I have watched earthly parents reject, humiliate, hurt, and ignore their children.  I can, with confidence, say that I will never be that parent.  Not because I am superior or have somehow mastered being the perfect human.  No.  Because I have my heavenly Father as a model.  As long as my love for my own kids is not unlike the love I receive from my heavenly Father, we should be okay.  Even on days when they think I’m mean and unfair, we should be okay.

In general, I am struggling with my identity as a Christian, with my feelings toward church, and my feelings toward the people who call themselves Christians and then behave in a way that is very much unlike Christ.  But one thing with which I’m not struggling is God’s love.  I’m sure of it.  I feel it.  I know it’s there.  And I’m thankful that I’ve had enough sense to use it to guide me as a parent.

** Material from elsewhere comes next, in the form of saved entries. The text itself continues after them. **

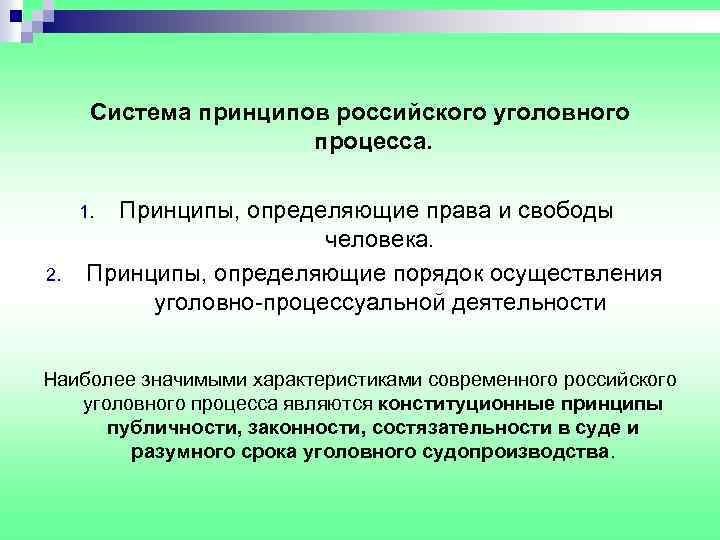 Система принципов российского уголовного процесса.

1. Принципы, определяющие права и свободы человека.
2. Принципы, определяющие порядок осуществления уголовно-процессуальной деятельности

Наиболее значимыми характеристиками современного российского уголовного процесса являются конституционные принципы публичности, законности, состязательности в суде и разумного срока уголовного судопроизводства.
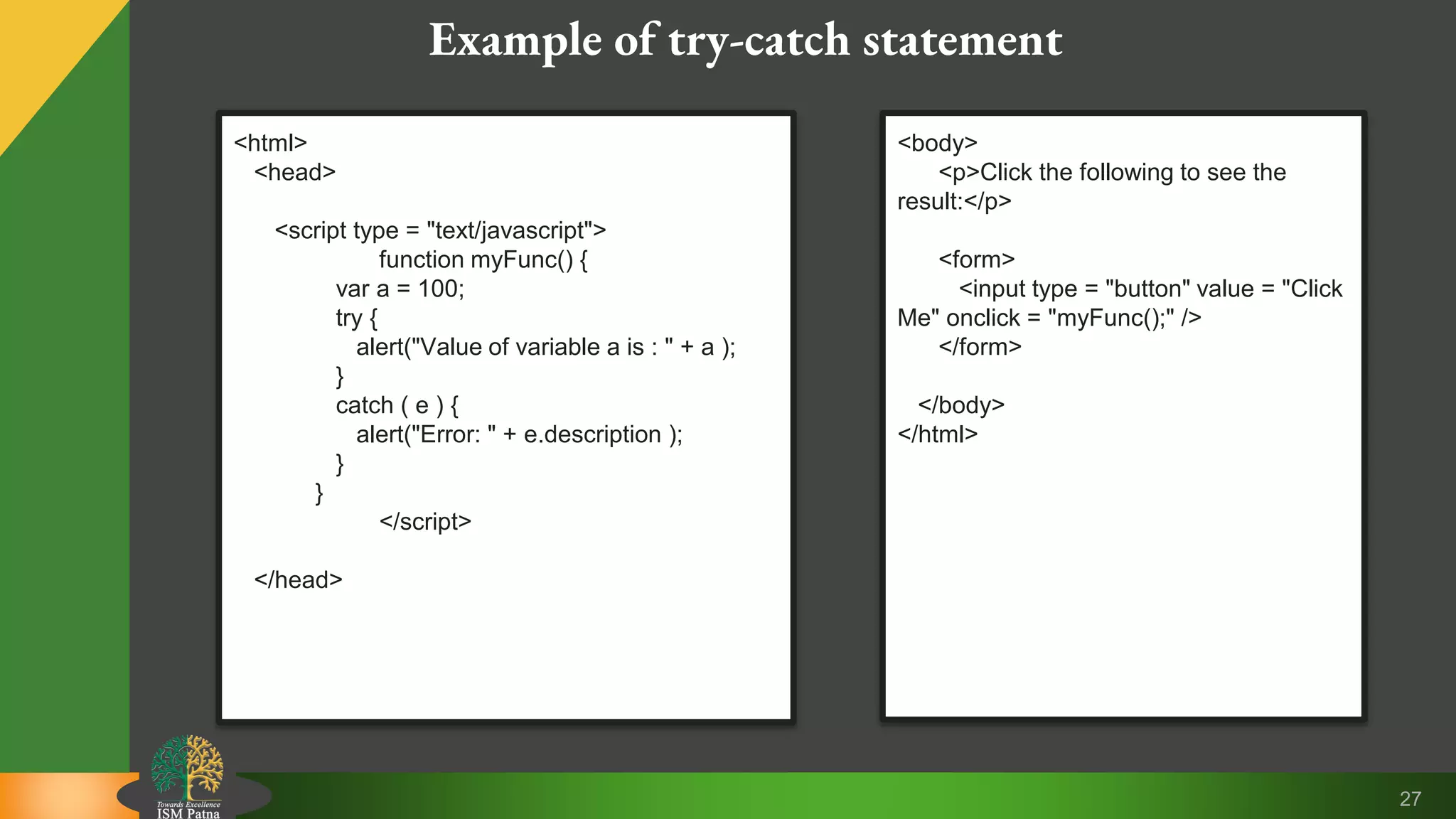 Example of try-catch statement

<html>
<head>

<script type = "text/javascript">
function myFunc() {
var a = 100;
try {
alert("Value of variable a is : " + a );
}
catch ( e ) {
alert("Error: " + e.description );
}
}
</script>

</head>

<body>
<p>Click the following to see the result:</p>

<form>
<input type = "button" value = "Click Me" onclick = "myFunc();" />
</form>

</body>
</html>

Towards Excellence
ISM Patna

27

A Theological Conversation Upon the Arrival of Easter

Somehow the conversation with my children turned to God and theology so I decided to ask them a few questions.  Here I share with you their answers.

Drayken is age 6.

Ronin is age 9.

Hunter is age 11.

What do you think God looks like?
Ronin:  Well, isn’t the theory that God has brown hair and a brown beard with a brown robe?

Hunter:  That’s what He looks like on The Simpsons.

But what do YOU think He looks like?  Is he a tangible person who you can actually see or something else?

Hunter:  No, I don’t think so.

Ronin:  I think maybe God is a spirit.

Drayken:  I think God is everywhere.

Why do you think we call God a He?

Ronin:  Maybe we just call God a He because that is what comes naturally to us?  But I think God is genderless.

Do you think that Jesus died on the cross to erase our sins or did Jesus die because we are sinners?

Ronin:  The last thing.  I think maybe Jesus died to get us to STOP sinning.  So that we would see what our sins could do, how terrible our sins can be.